Questions about pictured scenes:
┌──

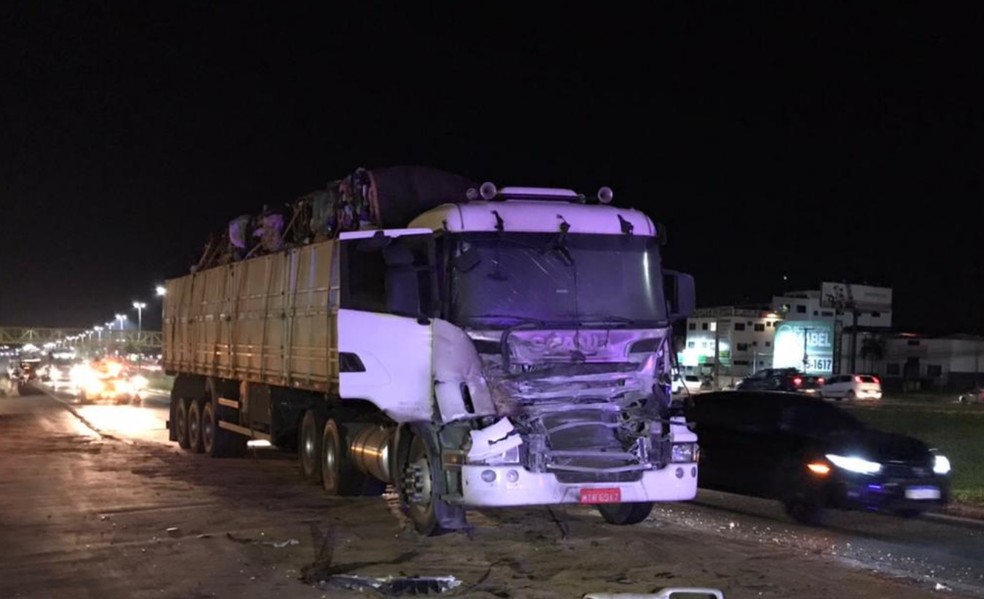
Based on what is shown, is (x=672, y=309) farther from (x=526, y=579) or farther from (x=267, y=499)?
(x=267, y=499)

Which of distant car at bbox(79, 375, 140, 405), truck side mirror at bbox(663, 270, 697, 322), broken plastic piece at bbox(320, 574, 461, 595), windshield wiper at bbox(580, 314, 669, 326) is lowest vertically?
distant car at bbox(79, 375, 140, 405)

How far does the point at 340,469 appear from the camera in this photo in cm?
1226

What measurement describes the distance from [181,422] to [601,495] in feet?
42.1

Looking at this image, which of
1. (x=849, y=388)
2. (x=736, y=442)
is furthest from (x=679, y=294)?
(x=849, y=388)

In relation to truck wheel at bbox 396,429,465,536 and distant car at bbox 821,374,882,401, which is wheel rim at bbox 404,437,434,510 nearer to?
truck wheel at bbox 396,429,465,536

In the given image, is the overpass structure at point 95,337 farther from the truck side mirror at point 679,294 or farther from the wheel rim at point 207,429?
the truck side mirror at point 679,294

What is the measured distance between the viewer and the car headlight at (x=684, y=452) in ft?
31.7

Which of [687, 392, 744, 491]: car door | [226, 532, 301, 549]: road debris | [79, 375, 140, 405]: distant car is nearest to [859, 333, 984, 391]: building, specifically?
→ [79, 375, 140, 405]: distant car

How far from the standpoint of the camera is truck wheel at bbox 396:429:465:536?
962cm

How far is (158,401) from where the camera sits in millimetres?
41938

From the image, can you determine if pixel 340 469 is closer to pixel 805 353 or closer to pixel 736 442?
pixel 736 442

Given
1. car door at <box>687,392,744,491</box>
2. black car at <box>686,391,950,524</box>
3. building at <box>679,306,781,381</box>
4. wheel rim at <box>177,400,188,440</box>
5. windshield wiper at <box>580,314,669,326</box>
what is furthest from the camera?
building at <box>679,306,781,381</box>

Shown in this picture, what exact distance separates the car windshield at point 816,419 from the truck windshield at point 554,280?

└──

Repeat the full listing above exactly, with no pictures in the copy.

Based on what is shown, is (x=672, y=309) farther from (x=526, y=579) or farther from (x=267, y=499)?
(x=267, y=499)

Which of distant car at bbox(79, 375, 140, 405), truck side mirror at bbox(663, 270, 697, 322), broken plastic piece at bbox(320, 574, 461, 595), windshield wiper at bbox(580, 314, 669, 326) is lowest vertically?
distant car at bbox(79, 375, 140, 405)

How far does the point at 340,469 appear from the camera in this photo in cm?
1226

What measurement describes the distance from [181,422] to [601,495] in feet?
42.1

Looking at this image, which of
1. (x=849, y=388)
2. (x=736, y=442)
is furthest from (x=679, y=294)?
(x=849, y=388)

In relation to truck wheel at bbox 396,429,465,536 and distant car at bbox 821,374,882,401, which is wheel rim at bbox 404,437,434,510 nearer to?
truck wheel at bbox 396,429,465,536

In the given image, is the overpass structure at point 95,337 farther from the truck side mirror at point 679,294 or farther from the wheel rim at point 207,429?
the truck side mirror at point 679,294

What is the measured distance between the viewer and the car headlight at (x=684, y=452) in ft?
31.7

Which of [687, 392, 744, 491]: car door | [226, 532, 301, 549]: road debris | [79, 375, 140, 405]: distant car is nearest to [859, 333, 984, 391]: building, specifically?
→ [79, 375, 140, 405]: distant car

How far from the standpoint of the camera is truck wheel at bbox 396:429:465:536?
962cm

How far is (158,401) from where the camera sits in millimetres?
41938

From the image, can you determine if pixel 340 469 is closer to pixel 805 353 or closer to pixel 736 442?
pixel 736 442

Given
1. car door at <box>687,392,744,491</box>
2. black car at <box>686,391,950,524</box>
3. building at <box>679,306,781,381</box>
4. wheel rim at <box>177,400,188,440</box>
5. windshield wiper at <box>580,314,669,326</box>
what is furthest from the camera?
building at <box>679,306,781,381</box>

Shown in this picture, what exact distance separates the car windshield at point 816,419 from the truck windshield at point 554,280?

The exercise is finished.